07 土壌の侵食防止と河川・湖の生態系の再生 
 土壌の侵食防止に向けた国家重点事業を引き続き実施し、傾斜耕地の総合整備を展開し、三峡ダム地区、丹江口ダム地区など重点地区の土壌浸食を防止し、土 壌浸食防止面積を新たに25万平方キロ増やす。石羊河、塔里木(タリム)河など河川・湖の総合整備・再生事業および準葛爾 ( ジュンガル )盆地南端の砂漠化対策事業を強化し、敦煌(トンコウ)に おける水資源の合理的利用と生態系の保護を推進する。
08 カルスト地区の石漠化総合対策 
 石漠化総合対策モデル県の規模を徐々に拡大し、森林・草地植生の保護・拡大の強化、草地資源の合理的開発・利用などの措置を通じて、石漠化の総合対策に一層力を入れる。
09 黄土高原地区の総合整備 
 土壌浸食および土地整備、森林植生の保護・拡大、草食牧畜業の発展などの措置を通じて、土壌浸食および荒漠化の深刻な地域における総合対策に一層力を入れる。
10 西蔵(チベット)生態系の安全障壁の保護および構築 
 天然植生の保護、牧地の草地への還元、砂質化の防止、土壌の侵食防止などの措置を通じて、自治区の中度・重度に退化した草地30%以上を効果的に整備し、重点地域の砂質化防止可能地30%と 侵食面積20%を整備する。

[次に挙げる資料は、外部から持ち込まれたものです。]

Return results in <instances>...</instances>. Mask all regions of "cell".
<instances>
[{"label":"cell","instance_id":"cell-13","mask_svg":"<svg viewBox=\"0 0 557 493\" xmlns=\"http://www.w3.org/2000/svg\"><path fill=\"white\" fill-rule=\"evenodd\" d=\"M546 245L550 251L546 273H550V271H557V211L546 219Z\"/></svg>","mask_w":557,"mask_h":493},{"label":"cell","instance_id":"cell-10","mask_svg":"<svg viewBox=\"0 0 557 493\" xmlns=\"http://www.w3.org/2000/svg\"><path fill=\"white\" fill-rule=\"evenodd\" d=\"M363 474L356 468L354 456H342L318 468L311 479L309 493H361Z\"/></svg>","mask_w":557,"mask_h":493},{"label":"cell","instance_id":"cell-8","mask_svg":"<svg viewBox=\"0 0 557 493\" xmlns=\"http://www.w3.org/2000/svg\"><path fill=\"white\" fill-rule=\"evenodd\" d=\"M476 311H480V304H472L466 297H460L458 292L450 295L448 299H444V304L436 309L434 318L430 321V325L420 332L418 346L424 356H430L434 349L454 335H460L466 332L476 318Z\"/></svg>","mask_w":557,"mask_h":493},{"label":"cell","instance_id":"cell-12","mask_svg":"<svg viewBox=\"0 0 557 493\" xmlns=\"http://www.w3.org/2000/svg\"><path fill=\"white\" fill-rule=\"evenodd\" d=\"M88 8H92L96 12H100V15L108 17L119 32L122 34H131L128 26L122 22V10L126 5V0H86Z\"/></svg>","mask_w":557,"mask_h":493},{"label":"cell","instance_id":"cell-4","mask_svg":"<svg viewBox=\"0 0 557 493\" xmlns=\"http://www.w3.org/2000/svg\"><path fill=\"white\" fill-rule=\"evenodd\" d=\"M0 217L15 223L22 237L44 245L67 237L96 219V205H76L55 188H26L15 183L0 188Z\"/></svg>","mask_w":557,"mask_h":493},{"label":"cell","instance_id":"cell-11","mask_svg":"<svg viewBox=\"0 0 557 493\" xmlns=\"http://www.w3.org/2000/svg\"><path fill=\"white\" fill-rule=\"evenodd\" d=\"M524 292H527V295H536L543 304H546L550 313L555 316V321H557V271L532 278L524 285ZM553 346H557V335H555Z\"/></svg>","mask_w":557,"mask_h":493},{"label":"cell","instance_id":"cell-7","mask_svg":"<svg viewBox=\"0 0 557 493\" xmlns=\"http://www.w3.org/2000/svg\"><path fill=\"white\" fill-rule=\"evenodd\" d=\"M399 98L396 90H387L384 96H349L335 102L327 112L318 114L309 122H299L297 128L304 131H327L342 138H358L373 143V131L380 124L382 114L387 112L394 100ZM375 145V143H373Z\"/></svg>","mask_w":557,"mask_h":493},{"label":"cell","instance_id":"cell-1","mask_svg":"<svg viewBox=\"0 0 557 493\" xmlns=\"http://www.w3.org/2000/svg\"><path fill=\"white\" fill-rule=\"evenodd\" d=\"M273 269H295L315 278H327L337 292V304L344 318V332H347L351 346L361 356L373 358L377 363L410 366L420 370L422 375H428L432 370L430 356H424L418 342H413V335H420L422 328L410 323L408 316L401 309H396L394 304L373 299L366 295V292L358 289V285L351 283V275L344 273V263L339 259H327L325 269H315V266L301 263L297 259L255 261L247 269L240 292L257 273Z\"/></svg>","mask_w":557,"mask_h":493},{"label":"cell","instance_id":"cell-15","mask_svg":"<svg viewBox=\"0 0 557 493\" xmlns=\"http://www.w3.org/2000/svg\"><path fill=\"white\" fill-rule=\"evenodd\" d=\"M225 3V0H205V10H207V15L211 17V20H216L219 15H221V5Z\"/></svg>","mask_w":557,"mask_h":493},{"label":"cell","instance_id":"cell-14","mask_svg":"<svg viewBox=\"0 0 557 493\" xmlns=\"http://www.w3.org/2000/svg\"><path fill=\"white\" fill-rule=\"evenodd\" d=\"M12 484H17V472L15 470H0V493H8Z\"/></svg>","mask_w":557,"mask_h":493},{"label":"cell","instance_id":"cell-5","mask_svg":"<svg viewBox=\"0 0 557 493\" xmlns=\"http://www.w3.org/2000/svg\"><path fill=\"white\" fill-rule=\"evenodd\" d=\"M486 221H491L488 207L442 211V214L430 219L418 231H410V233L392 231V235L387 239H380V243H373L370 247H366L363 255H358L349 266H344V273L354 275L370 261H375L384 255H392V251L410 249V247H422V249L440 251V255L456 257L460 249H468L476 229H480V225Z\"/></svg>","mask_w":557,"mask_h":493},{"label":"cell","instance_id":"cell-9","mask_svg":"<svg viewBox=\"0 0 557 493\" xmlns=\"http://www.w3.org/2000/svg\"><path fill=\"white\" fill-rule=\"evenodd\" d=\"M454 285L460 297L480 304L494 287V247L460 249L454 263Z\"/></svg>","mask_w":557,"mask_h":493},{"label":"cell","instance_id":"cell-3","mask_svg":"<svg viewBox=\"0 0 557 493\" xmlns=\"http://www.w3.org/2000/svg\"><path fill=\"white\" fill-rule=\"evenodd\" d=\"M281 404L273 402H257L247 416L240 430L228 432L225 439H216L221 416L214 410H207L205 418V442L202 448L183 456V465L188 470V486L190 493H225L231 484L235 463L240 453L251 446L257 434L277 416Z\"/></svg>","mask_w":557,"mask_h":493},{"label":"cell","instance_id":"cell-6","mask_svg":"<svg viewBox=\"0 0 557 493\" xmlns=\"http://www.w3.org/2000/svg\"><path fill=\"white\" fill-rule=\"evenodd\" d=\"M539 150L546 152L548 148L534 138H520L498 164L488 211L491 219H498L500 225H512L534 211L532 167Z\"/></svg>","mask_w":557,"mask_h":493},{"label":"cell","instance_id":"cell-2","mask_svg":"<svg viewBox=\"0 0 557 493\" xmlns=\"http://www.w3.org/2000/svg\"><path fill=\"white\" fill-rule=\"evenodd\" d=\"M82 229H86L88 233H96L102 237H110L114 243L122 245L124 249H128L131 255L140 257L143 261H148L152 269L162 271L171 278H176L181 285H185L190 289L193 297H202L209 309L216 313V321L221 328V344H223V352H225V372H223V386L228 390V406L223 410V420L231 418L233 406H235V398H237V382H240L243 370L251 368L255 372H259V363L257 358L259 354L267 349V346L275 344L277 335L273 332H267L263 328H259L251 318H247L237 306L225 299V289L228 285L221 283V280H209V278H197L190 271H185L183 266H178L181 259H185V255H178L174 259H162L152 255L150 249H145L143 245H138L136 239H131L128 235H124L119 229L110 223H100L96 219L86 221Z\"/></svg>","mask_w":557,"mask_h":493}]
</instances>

11 三江(長江、黄河、瀾滄江)源自然保護区の生態系の保護と構築 
 森林・草植生を保護・再生し、草地植生の退化・砂質化を抑制し、土壌浸食の防止能力、水源保持能力を強化する。
12 祁連山水源保持区における生態系の保護と総合整備 
 森林・草原・湿地の保護・再生を強化し、生態系の安定性を強化し、水源の保持と土壌浸食の防止を図る。

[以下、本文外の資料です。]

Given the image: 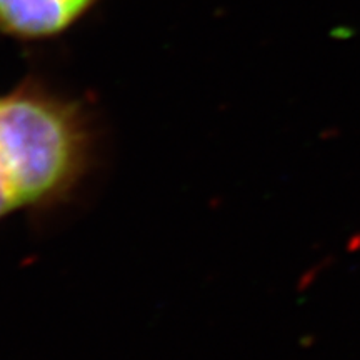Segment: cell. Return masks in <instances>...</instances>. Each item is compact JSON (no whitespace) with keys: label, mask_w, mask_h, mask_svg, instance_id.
Here are the masks:
<instances>
[{"label":"cell","mask_w":360,"mask_h":360,"mask_svg":"<svg viewBox=\"0 0 360 360\" xmlns=\"http://www.w3.org/2000/svg\"><path fill=\"white\" fill-rule=\"evenodd\" d=\"M102 0H0V35L42 42L69 32Z\"/></svg>","instance_id":"obj_2"},{"label":"cell","mask_w":360,"mask_h":360,"mask_svg":"<svg viewBox=\"0 0 360 360\" xmlns=\"http://www.w3.org/2000/svg\"><path fill=\"white\" fill-rule=\"evenodd\" d=\"M94 152L92 120L79 102L35 79L0 94V220L65 200Z\"/></svg>","instance_id":"obj_1"}]
</instances>
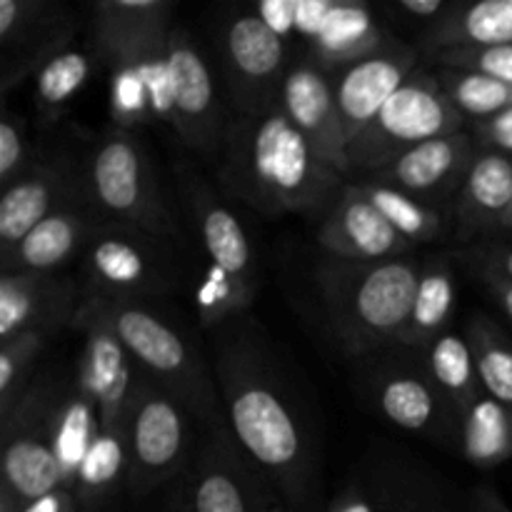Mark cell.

13 甘南黄河の重要水源補給生態機能区における生態系の保護・構築 
 牧地の草地への還元や砂質化した草原の総合整備、草原のネズミおよび病虫害の防除などの措置を通じて、黄河水源の保持能力を高める。
14 青蔵高原(青海・チベット高原)東南端の生態環境の保護 
 森林・草原・湿地の生態系の保護・構築事業を実施し、砂質化した土地250万ムー(約110万ヘクタール)を整備する。